Я двинулся к выходу, а он семенил рядом, то хватая меня за руку, то сжимая мне плечо, и все благодарил, и все извинялся, и все заглядывал мне в глаза, а на лестничной площадке, рядом с телефоном-автоматом, произошло нечто совсем уже несообразное. Он вдруг прервал свою бессвязицу, судорожно вцепился мне в грудь свитера, прижал меня спиною к стене и, брызгаясь, прошипел мне в лицо:
– Ты запомни, Сорокин! Не было ничего, понял?
Это было так неожиданно и даже страшно, что я испытал приступ давешней паники, когда удирал от этого вурдалака, Ивана Давыдовича Мартинсона.
– Постой, да ты что? – пробормотал я, пытаясь оторвать от себя его руки, неожиданно цепкие и словно бы закостеневшие. – Да пошел ты к черту, обалдел, что ли? – заорал я в полный голос, оторвал наконец от себя этого бледного паука и, с трудом удерживая его на расстоянии, сказал: – Да опомнись ты, чучело! Чего тебя разбирает?

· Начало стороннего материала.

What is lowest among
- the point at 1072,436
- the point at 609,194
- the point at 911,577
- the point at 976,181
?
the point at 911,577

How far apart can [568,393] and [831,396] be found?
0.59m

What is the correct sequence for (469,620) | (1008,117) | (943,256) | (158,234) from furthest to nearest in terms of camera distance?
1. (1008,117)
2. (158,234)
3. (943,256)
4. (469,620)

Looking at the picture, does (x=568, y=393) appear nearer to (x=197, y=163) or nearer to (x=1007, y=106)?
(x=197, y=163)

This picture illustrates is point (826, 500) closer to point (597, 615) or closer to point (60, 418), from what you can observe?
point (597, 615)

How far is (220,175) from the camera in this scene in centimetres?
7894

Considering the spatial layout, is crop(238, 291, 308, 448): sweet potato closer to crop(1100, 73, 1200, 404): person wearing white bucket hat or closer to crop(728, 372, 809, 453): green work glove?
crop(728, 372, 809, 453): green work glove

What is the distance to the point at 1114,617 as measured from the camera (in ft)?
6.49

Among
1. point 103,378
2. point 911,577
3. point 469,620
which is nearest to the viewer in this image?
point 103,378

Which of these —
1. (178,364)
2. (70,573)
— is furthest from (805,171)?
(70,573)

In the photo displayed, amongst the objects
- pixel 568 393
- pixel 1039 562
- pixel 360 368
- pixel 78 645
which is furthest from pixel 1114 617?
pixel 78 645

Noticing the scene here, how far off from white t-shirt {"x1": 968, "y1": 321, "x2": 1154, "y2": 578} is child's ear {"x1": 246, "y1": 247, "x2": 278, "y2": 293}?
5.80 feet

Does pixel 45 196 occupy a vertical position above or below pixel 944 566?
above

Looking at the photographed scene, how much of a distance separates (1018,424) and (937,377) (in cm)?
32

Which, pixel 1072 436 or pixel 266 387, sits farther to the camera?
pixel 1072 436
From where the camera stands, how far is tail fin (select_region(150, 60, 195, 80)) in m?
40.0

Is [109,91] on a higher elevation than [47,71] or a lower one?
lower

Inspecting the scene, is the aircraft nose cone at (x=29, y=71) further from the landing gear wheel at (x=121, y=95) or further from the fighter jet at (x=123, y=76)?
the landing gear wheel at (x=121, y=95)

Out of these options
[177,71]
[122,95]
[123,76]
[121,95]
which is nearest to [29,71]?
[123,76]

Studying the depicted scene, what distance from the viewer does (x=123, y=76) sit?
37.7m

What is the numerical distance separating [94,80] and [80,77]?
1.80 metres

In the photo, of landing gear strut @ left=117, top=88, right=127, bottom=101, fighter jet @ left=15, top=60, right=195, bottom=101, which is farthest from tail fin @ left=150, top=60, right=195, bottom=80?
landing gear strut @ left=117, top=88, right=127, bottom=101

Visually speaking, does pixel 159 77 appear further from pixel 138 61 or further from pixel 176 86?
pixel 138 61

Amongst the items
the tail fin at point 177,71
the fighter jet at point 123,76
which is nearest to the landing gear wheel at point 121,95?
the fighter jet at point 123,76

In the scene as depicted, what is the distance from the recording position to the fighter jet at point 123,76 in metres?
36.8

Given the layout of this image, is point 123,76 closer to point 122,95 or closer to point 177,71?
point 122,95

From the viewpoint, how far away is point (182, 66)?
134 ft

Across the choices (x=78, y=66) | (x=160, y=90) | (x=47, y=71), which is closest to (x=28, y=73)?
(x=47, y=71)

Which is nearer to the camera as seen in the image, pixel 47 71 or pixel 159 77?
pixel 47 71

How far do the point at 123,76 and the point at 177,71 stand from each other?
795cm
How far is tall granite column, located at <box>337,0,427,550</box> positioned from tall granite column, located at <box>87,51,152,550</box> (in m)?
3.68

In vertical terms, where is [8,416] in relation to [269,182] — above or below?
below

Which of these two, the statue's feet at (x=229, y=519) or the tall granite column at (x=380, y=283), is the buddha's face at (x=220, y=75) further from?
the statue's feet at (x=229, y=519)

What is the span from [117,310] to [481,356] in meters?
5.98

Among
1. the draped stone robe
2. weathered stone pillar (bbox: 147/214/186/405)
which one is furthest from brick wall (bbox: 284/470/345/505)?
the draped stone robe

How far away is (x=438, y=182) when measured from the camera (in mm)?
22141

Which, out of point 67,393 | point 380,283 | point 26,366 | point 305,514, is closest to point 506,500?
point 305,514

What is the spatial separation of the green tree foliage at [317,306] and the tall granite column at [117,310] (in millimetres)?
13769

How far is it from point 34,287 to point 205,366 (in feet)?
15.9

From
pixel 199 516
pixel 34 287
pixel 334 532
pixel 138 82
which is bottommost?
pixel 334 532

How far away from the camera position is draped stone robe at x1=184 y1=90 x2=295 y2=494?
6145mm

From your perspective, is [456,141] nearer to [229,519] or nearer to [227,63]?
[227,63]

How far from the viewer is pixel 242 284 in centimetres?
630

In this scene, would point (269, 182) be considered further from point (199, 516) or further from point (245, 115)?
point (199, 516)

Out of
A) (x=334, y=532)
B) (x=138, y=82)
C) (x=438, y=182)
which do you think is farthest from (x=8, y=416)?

Я был гораздо сильнее его и понял, что удержать его могу, а в случае чего могу и вовсе скрутить, так что приступ первой паники у меня миновал и остался лишь брезгливый страх, не за шкуру свою страх, а страх неловкости, страх дурацкого положения – не дай бог, кто-нибудь увидит, как мы топчемся по кафелю, сипло дыша друг другу в лицо…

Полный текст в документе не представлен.